Written exercise ▸
Answer these from the head lamp post:
1. What candle power does the post give for the multi-fuel petromax lanterns?
2. How many people work in maintenance at the poster's workplace?
3. Up to how many hours of life does the post say LED bulbs have?

# Don't forget the head lamp



## rickkyw1720pf (Nov 17, 2012)

I gathered up some of my lanterns that are sitting around getting dusty and if I looked around I am sure I have others around. I have from the cheaper electric to the more expensive 500 candle power multi-fuel petromax lanterns (center lanterns). I also have spare parts for all. I collected these over the years.










But this is 2013 and they have LED head lamps that can do just about everything you need and run several days on rechargeable batteries (Solar batter chargers are cheap). Does it really do you any good to light up an area that you are not looking at. 









It is funny but if you go to almost any SHTF the headlamp gets little press and they will have whole sections on flashlights but it will do just about anything you need light for and leave your hands free unlike a flashlight. Try working on something holding a flashlight. Where I work there are over 350 people in maintenance and they all have headlamps, It used to be that there would always be one person working in an electrical panel and someone else holding a flashlight.

Advantage of LED head lamps
a. lighting an area directly that you are looking at
b. can be used as a flashlight
c. LED's usually have several light setting. (help to conserve batteries).
d. LED'S bulbs have up to 100,000 hour life
e. unlike many other lights do not burn out if dropped (Mag Lights were famous for this).
f. No fire hazard
g. No dangerous fumes
h. No need to store part.
I. No need to use you valuable fuel.

(Items from a labeling listing)
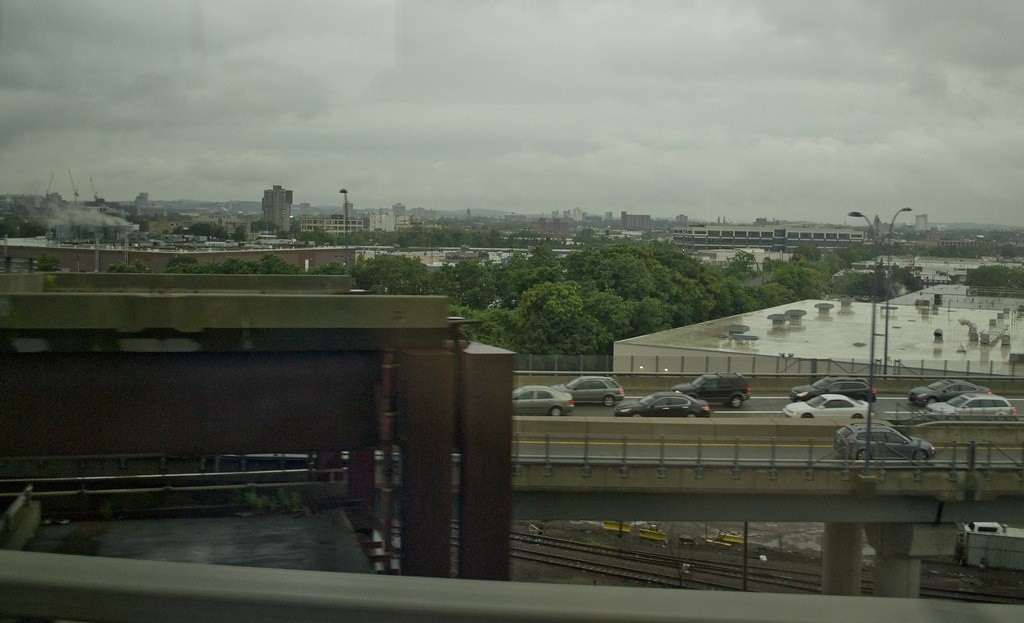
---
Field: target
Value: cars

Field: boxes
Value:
[510,384,575,417]
[907,379,993,406]
[916,392,1017,421]
[614,391,711,419]
[782,394,872,422]
[962,521,1005,538]
[551,375,627,408]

Problem solution ▸
1. 500 candle power.
2. Over 350.
3. Up to 100,000 hours.